▸ **READING PASSAGE**
The design has great overall dynamism, a strong sense of energy and motion and very nice use of negative space. Suspended in the center of the design field is a curvilinear stylized Sikyatki-Period bird figure, a fairly typical Nampeyo family design motif. The bird’s head is beautifully rendered in stipple paint. This design is framed by double unbroken back framing lines, a Nampeyo treatment which in turn is framed by an encircling rim painted black which is one of Fannie’s specific traits.
The exterior of the bowl is undecorated, but perfectly stone polished as is the interior. Nampeyo's eyesight was faltering for periods around the time this bowl was made due to her eye disease trachoma, and it is very possible that she formed the bowl and then Fannie painted it. The telltale extra small coil of clay just under the bowl's rim and its exceptional potting and polishing point us in the direction of Nampeyo as possibly having formed the vessel. The bowl also beautifully displays the whitish-yellow firing clouds or "blushes" which are indicative of a high temperature firing with lignite coal, a Nampeyo and family specialty. Also, the bowl’s hard thin-walled construction "pings" very nicely upon being lightly tapped with a finger.

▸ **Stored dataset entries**
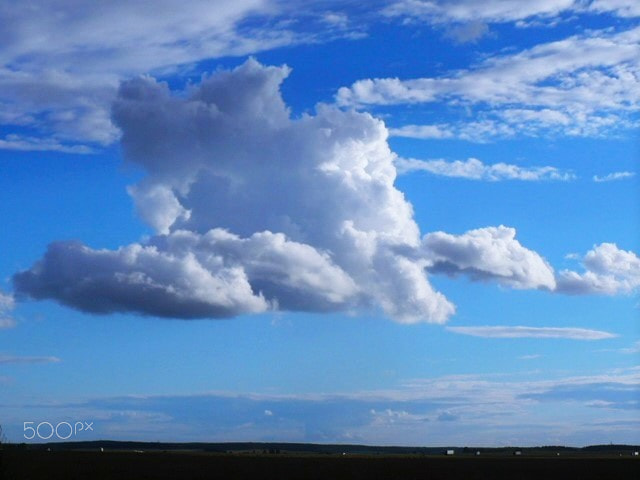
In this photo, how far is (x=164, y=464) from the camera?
17012 centimetres

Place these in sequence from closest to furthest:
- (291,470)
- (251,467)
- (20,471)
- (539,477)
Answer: (20,471), (539,477), (291,470), (251,467)

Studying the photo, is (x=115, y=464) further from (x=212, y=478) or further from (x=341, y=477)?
(x=341, y=477)

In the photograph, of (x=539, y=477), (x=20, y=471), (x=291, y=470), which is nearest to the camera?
(x=20, y=471)

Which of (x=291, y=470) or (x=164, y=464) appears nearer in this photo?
(x=291, y=470)

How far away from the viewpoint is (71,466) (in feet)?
511

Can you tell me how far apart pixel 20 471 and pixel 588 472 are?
283 ft

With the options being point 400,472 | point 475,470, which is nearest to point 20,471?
point 400,472

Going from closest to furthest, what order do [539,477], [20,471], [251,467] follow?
1. [20,471]
2. [539,477]
3. [251,467]

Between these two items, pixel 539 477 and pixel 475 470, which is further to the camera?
pixel 475 470

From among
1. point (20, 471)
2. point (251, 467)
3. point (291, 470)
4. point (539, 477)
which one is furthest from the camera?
point (251, 467)

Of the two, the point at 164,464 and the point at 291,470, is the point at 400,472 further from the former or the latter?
the point at 164,464

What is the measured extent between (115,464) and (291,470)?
31953 millimetres

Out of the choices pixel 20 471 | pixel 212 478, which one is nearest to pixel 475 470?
pixel 212 478

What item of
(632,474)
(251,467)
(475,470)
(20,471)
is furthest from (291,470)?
(632,474)
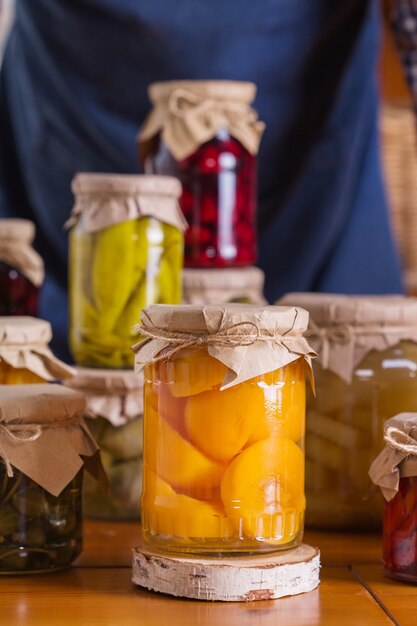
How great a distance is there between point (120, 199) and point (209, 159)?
0.21 meters

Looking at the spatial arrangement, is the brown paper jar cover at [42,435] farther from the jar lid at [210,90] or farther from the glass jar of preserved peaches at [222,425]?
the jar lid at [210,90]

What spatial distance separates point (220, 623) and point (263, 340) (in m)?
0.21

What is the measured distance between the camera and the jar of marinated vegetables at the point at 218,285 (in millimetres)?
1391

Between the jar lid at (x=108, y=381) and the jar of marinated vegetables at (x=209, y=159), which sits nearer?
the jar lid at (x=108, y=381)

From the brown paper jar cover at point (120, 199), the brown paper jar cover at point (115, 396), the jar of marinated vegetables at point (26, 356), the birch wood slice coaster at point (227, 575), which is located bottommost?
the birch wood slice coaster at point (227, 575)

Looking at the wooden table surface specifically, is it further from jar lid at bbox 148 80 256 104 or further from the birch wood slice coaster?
jar lid at bbox 148 80 256 104

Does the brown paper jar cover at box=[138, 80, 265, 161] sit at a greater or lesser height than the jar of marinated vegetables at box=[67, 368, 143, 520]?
greater

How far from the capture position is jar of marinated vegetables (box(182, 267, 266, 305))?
4.56ft

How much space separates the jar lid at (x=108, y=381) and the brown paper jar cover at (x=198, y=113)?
0.30m

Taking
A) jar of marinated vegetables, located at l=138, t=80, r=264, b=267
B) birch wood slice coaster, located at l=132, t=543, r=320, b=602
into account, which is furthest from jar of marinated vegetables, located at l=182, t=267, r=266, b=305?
birch wood slice coaster, located at l=132, t=543, r=320, b=602

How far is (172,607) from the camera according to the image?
916 mm

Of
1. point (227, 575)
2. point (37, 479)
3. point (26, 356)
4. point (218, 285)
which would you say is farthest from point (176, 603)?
point (218, 285)

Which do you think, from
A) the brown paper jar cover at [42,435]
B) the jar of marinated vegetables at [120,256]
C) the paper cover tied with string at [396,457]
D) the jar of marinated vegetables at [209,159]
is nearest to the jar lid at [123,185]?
the jar of marinated vegetables at [120,256]

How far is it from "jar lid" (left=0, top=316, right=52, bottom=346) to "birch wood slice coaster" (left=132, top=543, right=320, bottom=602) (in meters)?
0.27
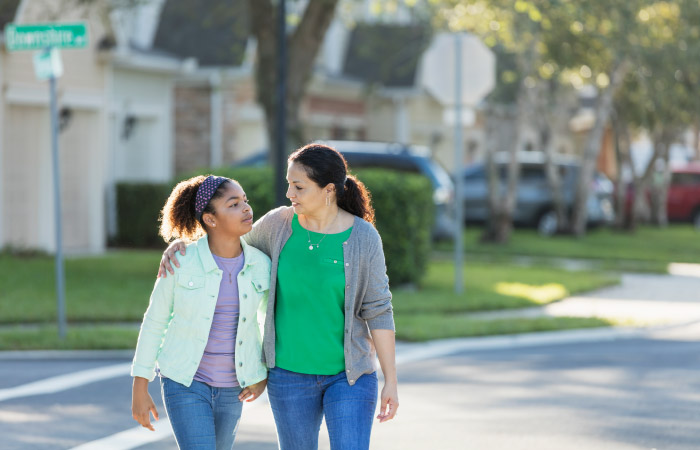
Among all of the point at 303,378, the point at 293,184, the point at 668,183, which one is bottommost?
the point at 668,183

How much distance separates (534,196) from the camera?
95.0 ft

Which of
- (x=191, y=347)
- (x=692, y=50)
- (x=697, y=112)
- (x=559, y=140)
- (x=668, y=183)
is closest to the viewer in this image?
(x=191, y=347)

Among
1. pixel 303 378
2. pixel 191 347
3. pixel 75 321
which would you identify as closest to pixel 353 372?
pixel 303 378

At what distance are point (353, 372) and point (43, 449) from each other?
9.92 feet

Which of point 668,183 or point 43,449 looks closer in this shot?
point 43,449

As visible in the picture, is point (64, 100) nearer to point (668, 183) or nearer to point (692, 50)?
point (692, 50)

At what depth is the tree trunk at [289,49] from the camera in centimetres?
1697

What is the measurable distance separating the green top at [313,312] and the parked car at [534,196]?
24022 millimetres

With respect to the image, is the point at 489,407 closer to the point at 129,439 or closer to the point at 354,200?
the point at 129,439

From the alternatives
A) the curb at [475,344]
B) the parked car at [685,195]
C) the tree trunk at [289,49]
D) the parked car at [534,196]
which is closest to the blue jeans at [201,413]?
the curb at [475,344]

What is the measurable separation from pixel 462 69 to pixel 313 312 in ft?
36.6

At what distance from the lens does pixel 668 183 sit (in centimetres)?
3491

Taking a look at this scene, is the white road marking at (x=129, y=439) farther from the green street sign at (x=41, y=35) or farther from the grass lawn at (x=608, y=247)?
the grass lawn at (x=608, y=247)

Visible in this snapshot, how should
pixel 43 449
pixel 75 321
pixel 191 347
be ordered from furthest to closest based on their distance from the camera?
1. pixel 75 321
2. pixel 43 449
3. pixel 191 347
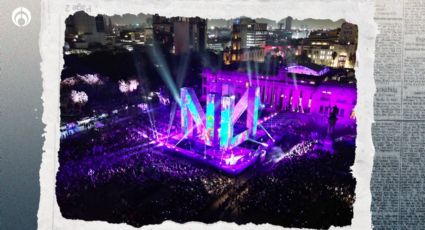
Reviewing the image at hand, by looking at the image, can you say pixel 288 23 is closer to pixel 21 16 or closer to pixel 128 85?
pixel 128 85

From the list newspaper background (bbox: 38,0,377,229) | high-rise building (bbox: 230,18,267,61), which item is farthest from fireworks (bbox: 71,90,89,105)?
high-rise building (bbox: 230,18,267,61)

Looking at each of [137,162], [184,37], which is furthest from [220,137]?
[184,37]

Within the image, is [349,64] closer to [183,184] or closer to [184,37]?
[184,37]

▸ **WORK INSTRUCTION**
Copy out the bowl description above verbatim, starting at "The design has" and ending at "Fannie’s specific traits.".

▸ **RESPONSE TO THE EXERCISE**
The design has great overall dynamism, a strong sense of energy and motion and very nice use of negative space. Suspended in the center of the design field is a curvilinear stylized Sikyatki-Period bird figure, a fairly typical Nampeyo family design motif. The bird’s head is beautifully rendered in stipple paint. This design is framed by double unbroken back framing lines, a Nampeyo treatment which in turn is framed by an encircling rim painted black which is one of Fannie’s specific traits.